Communities try to help (or buy off) teachers through projects on DonorsChoose and other platforms, where you can pay for whiteboards, iPads, and, for one Oklahoma classroom, chairs. Last month, a cryptocurrency startup gave $29 million to cover all classroom asks in the United States on DonorsChoose — generous, but a drop in the funding bucket.

In comparison, Philadelphia's annual school budget is nearly $3 billion. Occasional donations, even in the millions, can barely cover repairs in those Philadelphia school buildings with flaking lead paint, mold, and asbestos, as the Inquirer reported last week, requiring billions in repairs or rebuilding. Covering basic classroom needs through private donations is not a sustainable model.

Teacher appreciation weeks and donations not only don't help, they may make things worse by deprofessionalizing a highly skilled job. There is no attorney or contractor appreciation week: presumably those professions are compensated well enough that they don't need token brunches to fill the gap. There is also a gendered element to these displays of thanks to female-dominated professions. Like Administrative Professionals Day (April 25), Nurses Day (May 6), and even Mother's Day this Sunday, Teacher Appreciation Week is a poorly concealed effort to buy goodwill with baked goods instead of raises.

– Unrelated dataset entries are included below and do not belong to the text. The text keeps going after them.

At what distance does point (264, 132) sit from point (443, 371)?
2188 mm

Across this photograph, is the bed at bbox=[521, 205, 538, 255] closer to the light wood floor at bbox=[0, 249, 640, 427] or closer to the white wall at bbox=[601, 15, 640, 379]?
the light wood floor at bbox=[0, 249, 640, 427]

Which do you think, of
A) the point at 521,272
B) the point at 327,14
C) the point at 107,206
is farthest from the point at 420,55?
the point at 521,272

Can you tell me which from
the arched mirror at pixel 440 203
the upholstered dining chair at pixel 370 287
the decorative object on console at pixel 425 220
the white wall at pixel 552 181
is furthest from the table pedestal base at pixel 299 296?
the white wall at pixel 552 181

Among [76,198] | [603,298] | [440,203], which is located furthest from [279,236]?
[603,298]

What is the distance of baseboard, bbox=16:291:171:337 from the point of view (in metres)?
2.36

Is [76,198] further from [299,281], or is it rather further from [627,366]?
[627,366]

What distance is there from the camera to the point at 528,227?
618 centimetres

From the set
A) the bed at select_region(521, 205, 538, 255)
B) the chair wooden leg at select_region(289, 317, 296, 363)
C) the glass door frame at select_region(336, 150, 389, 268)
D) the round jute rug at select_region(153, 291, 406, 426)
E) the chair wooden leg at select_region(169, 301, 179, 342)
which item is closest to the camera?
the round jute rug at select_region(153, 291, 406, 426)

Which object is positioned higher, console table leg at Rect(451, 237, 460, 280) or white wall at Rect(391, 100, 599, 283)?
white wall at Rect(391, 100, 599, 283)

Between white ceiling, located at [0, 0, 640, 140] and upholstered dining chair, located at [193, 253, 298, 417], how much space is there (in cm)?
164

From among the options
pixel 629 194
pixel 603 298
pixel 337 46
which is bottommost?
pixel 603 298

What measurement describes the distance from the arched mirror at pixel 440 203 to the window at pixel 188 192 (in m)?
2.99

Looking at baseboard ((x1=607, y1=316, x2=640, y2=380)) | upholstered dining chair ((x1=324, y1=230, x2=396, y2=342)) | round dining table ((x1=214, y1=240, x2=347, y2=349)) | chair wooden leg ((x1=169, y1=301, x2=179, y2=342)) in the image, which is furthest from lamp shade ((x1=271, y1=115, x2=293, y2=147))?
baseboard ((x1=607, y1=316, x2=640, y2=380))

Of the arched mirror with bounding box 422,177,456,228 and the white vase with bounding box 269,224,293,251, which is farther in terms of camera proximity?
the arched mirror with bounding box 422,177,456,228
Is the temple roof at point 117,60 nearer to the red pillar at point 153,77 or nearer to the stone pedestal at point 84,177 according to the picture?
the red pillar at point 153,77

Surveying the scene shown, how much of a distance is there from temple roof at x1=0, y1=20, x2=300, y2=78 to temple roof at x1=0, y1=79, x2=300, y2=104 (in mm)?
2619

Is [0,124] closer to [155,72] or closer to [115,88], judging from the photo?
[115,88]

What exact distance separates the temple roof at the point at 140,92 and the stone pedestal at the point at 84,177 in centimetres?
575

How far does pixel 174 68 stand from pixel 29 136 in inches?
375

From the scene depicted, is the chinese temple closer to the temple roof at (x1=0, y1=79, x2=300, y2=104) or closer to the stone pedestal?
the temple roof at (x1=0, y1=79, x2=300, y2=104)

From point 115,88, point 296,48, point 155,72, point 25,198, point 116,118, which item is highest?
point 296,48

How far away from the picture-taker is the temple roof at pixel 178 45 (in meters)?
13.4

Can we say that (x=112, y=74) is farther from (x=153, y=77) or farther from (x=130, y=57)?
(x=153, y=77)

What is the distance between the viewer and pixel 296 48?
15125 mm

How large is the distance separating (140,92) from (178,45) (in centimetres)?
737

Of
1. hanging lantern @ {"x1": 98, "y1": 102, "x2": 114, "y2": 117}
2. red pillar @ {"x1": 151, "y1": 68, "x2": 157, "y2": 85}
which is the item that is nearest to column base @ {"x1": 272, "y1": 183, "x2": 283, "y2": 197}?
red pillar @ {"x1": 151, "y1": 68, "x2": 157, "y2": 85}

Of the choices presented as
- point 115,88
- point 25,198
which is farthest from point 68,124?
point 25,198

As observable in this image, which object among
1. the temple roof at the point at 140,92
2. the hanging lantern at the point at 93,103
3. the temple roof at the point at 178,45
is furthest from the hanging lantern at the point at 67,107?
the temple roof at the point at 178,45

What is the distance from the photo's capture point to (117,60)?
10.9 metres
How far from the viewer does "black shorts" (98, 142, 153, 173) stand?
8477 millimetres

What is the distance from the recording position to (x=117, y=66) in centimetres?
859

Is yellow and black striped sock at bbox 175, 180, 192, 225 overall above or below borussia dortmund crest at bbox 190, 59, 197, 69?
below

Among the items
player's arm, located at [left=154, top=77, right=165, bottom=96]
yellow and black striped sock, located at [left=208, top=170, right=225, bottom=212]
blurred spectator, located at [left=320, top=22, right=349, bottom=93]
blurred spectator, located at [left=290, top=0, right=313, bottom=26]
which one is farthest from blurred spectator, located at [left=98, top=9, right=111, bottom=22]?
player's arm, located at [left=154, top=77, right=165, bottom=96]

Of course, teachers do work with children, which seems to qualify them for special hardship bonuses in the form of flowers or cards. Yet pediatricians and coaches do as well, but they don't get weeks of pastries, likely because these are traditionally high status or male-associated jobs. Elementary school teaching, nursing, and secretarial work are the most common jobs for women — and all have official appreciation days and weeks, while only one explicitly relates to children. The most common occupations for men — drivers, managers, and retail supervisors — go tragically unacknowledged. (Household calendars tend to miss Truck Driver Appreciation Week, in the second week of September.)

>> READ MORE: Two Philly teachers: If we are overpaid and underworked, why is there a teacher shortage?

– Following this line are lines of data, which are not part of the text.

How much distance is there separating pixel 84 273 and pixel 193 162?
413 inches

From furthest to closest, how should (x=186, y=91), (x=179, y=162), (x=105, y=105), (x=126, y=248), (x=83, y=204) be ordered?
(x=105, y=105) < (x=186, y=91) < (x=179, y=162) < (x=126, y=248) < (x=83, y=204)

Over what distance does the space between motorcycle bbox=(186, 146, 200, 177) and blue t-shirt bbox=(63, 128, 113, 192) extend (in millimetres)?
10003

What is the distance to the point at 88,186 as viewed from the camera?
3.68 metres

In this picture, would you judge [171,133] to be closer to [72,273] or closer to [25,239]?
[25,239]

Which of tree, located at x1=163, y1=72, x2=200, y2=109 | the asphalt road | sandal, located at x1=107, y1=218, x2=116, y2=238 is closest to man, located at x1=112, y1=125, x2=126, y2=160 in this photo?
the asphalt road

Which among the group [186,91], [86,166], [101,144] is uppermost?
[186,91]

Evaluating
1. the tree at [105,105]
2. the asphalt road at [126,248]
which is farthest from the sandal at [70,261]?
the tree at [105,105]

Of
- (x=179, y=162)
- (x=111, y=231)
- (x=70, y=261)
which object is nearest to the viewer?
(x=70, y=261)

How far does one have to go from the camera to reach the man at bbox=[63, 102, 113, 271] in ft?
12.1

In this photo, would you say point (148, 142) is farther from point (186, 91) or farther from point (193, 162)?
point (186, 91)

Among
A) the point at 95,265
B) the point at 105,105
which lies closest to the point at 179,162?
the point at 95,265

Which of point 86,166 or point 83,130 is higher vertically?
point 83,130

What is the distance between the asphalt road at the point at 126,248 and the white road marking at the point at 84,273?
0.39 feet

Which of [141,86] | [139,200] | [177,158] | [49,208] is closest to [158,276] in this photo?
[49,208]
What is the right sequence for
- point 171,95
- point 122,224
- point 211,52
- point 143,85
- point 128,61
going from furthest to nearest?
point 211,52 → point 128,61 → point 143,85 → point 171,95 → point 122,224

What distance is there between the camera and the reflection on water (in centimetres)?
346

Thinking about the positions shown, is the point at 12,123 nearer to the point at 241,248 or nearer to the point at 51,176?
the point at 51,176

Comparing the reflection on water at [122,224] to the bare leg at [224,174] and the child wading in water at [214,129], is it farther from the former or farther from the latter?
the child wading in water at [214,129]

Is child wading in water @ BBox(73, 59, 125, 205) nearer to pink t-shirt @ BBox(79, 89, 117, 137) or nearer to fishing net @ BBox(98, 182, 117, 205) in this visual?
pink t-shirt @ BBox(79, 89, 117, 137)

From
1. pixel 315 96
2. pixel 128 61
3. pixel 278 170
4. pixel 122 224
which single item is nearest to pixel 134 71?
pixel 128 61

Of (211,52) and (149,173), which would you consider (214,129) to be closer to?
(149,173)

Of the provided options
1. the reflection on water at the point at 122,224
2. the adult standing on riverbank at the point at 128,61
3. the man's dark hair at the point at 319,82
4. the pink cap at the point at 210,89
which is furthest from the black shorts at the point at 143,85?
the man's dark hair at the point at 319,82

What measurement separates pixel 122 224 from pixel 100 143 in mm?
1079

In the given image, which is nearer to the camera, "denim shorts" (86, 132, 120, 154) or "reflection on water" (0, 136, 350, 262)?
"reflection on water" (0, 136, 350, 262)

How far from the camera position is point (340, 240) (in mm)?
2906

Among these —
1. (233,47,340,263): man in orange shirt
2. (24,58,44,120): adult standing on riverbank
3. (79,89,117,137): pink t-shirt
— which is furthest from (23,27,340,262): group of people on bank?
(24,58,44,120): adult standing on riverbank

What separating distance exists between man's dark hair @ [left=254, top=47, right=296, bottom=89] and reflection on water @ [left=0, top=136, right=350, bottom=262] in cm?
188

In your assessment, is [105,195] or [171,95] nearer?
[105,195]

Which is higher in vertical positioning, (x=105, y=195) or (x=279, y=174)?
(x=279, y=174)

So, what should teachers get instead of bagels? More than just living wages, competitive salaries that acknowledge their skill and training, on par with doctors and lawyers. I work in a district that pays relatively well and feel fairly appreciated. (On a personal note to my students, I have no problem accepting chocolate whenever you feel moved.) Teacher walkouts in Arizona, Oklahoma, Colorado, Kentucky, and West Virginia — states that cut taxes and let wages stagnate — may obviate the need for "appreciation." Given the choice of good schools or no schools, state governments have been starting to find the money, even if they have to make some uncomfortable choices to do so (such as raising taxes).

In Pennsylvania, whose school funding has been called the "most inequitable in the nation," districts and parents are also seeking aid not through donations but through a lawsuit against the state for underfunding high-poverty districts. States and cities, not PTAs alone, need to find the money. In Jersey City, N.J., where I live, a group called Jersey City Together recently asked the board of education to use the full property tax levy, leading to $5.3 million in additional revenue and reducing the chance of teacher layoffs following a new contract.

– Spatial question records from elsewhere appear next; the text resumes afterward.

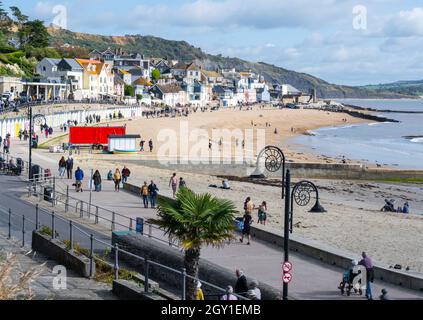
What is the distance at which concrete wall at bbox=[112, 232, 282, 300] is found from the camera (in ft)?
39.5

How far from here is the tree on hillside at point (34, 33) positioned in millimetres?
117338

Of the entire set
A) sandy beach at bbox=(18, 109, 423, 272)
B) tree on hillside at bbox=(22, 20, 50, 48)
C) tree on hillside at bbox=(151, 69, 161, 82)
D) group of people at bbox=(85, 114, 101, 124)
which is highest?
tree on hillside at bbox=(22, 20, 50, 48)

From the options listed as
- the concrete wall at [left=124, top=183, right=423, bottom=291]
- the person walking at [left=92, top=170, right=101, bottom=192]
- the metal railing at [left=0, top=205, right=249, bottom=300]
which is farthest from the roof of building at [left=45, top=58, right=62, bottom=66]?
the concrete wall at [left=124, top=183, right=423, bottom=291]

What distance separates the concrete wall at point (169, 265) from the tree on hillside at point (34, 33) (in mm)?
107892

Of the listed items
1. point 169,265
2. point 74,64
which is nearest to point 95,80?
point 74,64

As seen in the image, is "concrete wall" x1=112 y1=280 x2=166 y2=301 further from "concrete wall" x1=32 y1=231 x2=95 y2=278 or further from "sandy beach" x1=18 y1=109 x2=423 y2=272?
"sandy beach" x1=18 y1=109 x2=423 y2=272

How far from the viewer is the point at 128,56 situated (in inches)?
6673

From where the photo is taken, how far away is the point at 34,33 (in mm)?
118188

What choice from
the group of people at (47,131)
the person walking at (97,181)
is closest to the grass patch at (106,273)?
the person walking at (97,181)

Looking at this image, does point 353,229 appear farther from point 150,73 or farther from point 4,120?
point 150,73

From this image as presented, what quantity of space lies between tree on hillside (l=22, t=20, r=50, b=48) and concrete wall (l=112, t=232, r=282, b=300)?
108 m
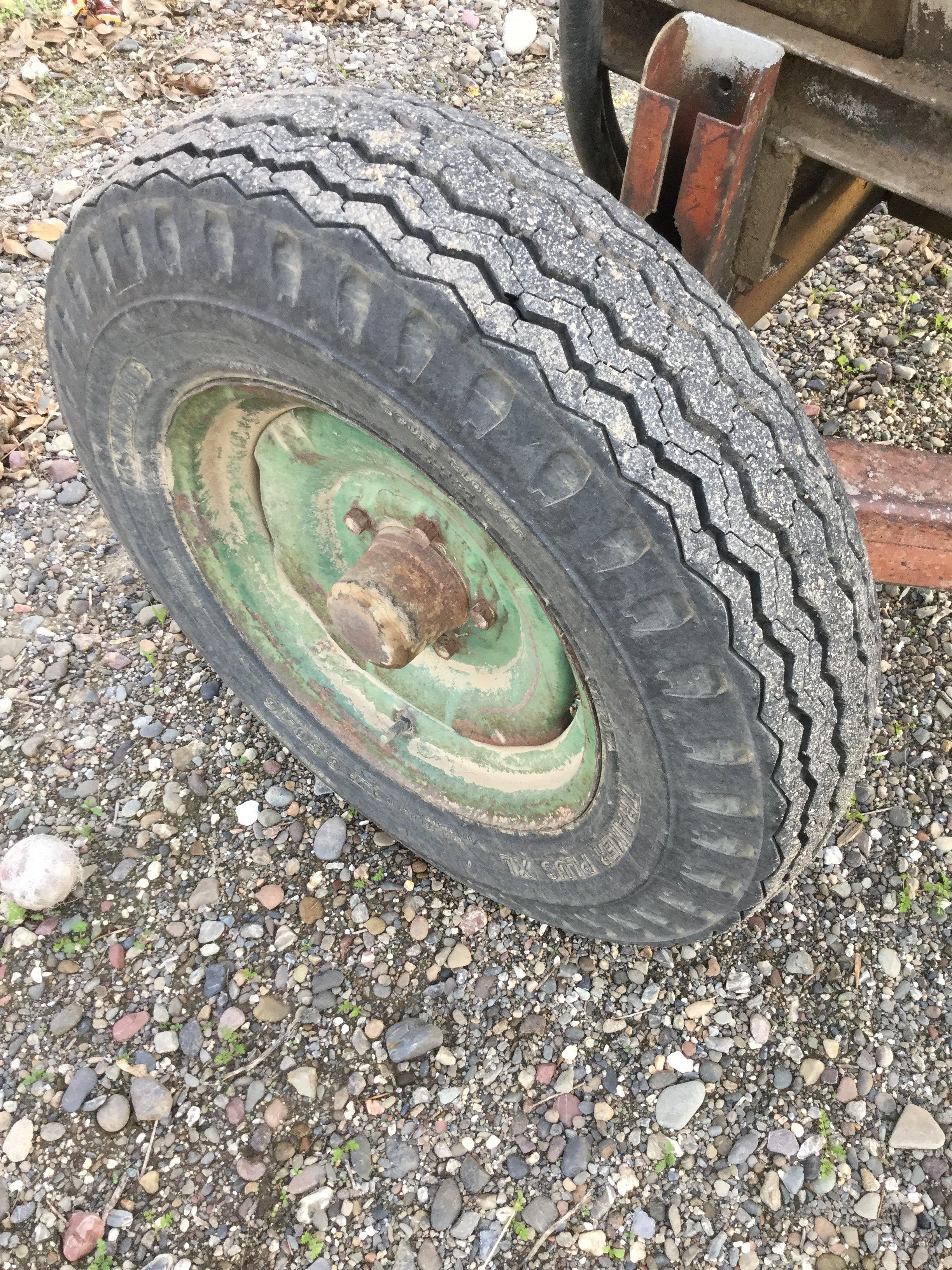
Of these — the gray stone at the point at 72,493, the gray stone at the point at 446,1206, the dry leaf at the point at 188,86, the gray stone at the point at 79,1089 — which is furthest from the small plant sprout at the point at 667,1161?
the dry leaf at the point at 188,86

"We have to come to terms with what it costs to educate our children," says Brigid D'Souza, an accountant who writes about school finance at civicparent.org. As nonprofit workers, teachers may be easily undervalued. "The conundrum is, how do you measure social impact?"

Teachers spend years honing their craft, mastering not only content, classroom management, and data collection, but also the art of the parent email reply. Parents and governments appreciate them most when they treat them as the skilled professionals they are.

Carly Berwick is a journalist and teacher in New Jersey.